[Spatial reasoning data based on images]
==============================

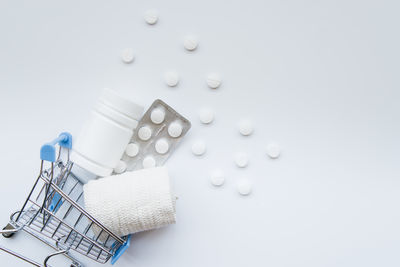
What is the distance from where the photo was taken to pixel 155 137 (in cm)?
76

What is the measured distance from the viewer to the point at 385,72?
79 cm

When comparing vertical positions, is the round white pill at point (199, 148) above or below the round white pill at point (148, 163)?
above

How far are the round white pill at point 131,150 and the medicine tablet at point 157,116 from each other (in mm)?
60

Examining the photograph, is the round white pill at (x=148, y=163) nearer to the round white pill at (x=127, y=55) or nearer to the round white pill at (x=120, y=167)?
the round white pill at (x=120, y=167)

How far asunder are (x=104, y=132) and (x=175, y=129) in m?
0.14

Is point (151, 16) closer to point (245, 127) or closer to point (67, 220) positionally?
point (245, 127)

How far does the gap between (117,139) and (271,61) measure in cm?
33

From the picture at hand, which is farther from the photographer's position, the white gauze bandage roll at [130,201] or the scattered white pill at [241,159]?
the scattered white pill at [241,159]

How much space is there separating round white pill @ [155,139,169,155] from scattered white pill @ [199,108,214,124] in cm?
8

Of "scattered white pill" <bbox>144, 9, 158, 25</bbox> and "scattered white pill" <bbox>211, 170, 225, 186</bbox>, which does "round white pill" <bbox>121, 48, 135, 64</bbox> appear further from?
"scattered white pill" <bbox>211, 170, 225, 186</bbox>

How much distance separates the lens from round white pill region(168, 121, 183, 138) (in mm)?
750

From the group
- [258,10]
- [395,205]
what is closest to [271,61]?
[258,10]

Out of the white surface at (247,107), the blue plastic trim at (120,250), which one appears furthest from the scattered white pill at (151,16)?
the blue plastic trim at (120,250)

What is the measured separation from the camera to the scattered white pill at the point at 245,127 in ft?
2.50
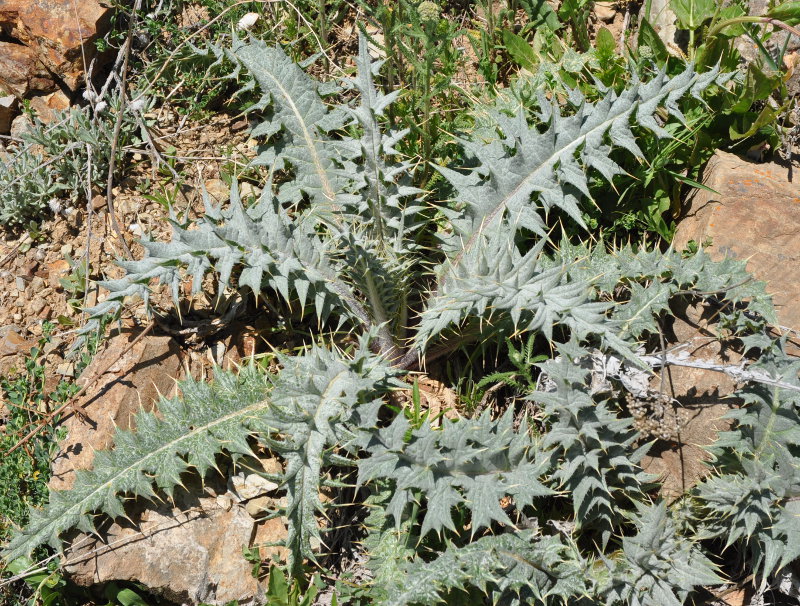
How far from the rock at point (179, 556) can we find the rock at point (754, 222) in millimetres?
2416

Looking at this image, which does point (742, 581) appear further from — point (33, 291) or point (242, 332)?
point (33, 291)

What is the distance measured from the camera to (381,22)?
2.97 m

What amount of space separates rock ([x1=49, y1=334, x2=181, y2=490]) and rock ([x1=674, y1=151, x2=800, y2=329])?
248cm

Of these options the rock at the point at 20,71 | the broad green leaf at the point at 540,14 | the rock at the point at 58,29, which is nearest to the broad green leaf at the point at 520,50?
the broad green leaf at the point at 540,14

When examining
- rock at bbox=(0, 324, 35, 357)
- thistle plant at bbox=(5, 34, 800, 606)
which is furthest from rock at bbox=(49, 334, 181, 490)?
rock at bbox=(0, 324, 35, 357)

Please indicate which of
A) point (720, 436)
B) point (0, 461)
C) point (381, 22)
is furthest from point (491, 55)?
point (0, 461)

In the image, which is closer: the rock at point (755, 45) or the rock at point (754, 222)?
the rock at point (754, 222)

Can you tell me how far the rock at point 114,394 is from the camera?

==============================

▶ **Requirements**:
Rewrite all of the data above with every "camera" swapped for "observer", keeping everything else the same and leaving out the pictures.

▶ **The reply**:
What is the distance from where the photo was taken to pixel 155 137 (in cm)?
76

What is the measured distance from the viewer to the point at 385,72?
79 cm

When comparing vertical positions, is the round white pill at point (199, 148) above or below the round white pill at point (148, 163)?
above

How far are the round white pill at point 131,150 and the medicine tablet at point 157,116 from each other (in mm)?
60

Examining the photograph, is the round white pill at (x=148, y=163) nearer to the round white pill at (x=127, y=55) or nearer to the round white pill at (x=120, y=167)?
the round white pill at (x=120, y=167)

How far asunder are (x=104, y=132) and (x=175, y=129) in m?
0.14

Is point (151, 16) closer to point (245, 127) or closer to point (67, 220) positionally?
point (245, 127)

How far does the gap between (117,139) and (271,61) measure in cm?
33

From the picture at hand, which is farther from the photographer's position, the white gauze bandage roll at [130,201] or the scattered white pill at [241,159]?
the scattered white pill at [241,159]

How much space is there separating round white pill @ [155,139,169,155] from scattered white pill @ [199,108,214,124] in cm?
8

Of "scattered white pill" <bbox>144, 9, 158, 25</bbox> and "scattered white pill" <bbox>211, 170, 225, 186</bbox>, which does "round white pill" <bbox>121, 48, 135, 64</bbox> appear further from?
"scattered white pill" <bbox>211, 170, 225, 186</bbox>

How much distance separates the lens from round white pill region(168, 121, 183, 138) (in mm)?
750

From the group
- [258,10]
- [395,205]
what is closest to [271,61]?
[258,10]

Out of the white surface at (247,107), the blue plastic trim at (120,250), which one appears furthest from the scattered white pill at (151,16)?
the blue plastic trim at (120,250)

What is the measured separation from the observer to the scattered white pill at the point at 245,127 in ft?
2.50
How far from the rock at point (179, 556) can we find the rock at point (754, 222) in millimetres?
2416

Looking at this image, which does point (742, 581) appear further from — point (33, 291) or point (242, 332)?
point (33, 291)

What is the distance measured from the observer to (381,22)?
2.97 m

What amount of space separates rock ([x1=49, y1=334, x2=181, y2=490]) and rock ([x1=674, y1=151, x2=800, y2=329])?
248cm

Of these options the rock at the point at 20,71 | the broad green leaf at the point at 540,14 | the rock at the point at 58,29, which is nearest to the broad green leaf at the point at 520,50?
the broad green leaf at the point at 540,14

When examining
- rock at bbox=(0, 324, 35, 357)
- thistle plant at bbox=(5, 34, 800, 606)
which is furthest from rock at bbox=(49, 334, 181, 490)?
rock at bbox=(0, 324, 35, 357)

Please indicate which of
A) point (720, 436)
B) point (0, 461)
C) point (381, 22)
is furthest from point (491, 55)?
point (0, 461)

In the image, which is closer: the rock at point (755, 45) or the rock at point (754, 222)?
the rock at point (754, 222)

Can you tell me how far the rock at point 114,394 is from the observer?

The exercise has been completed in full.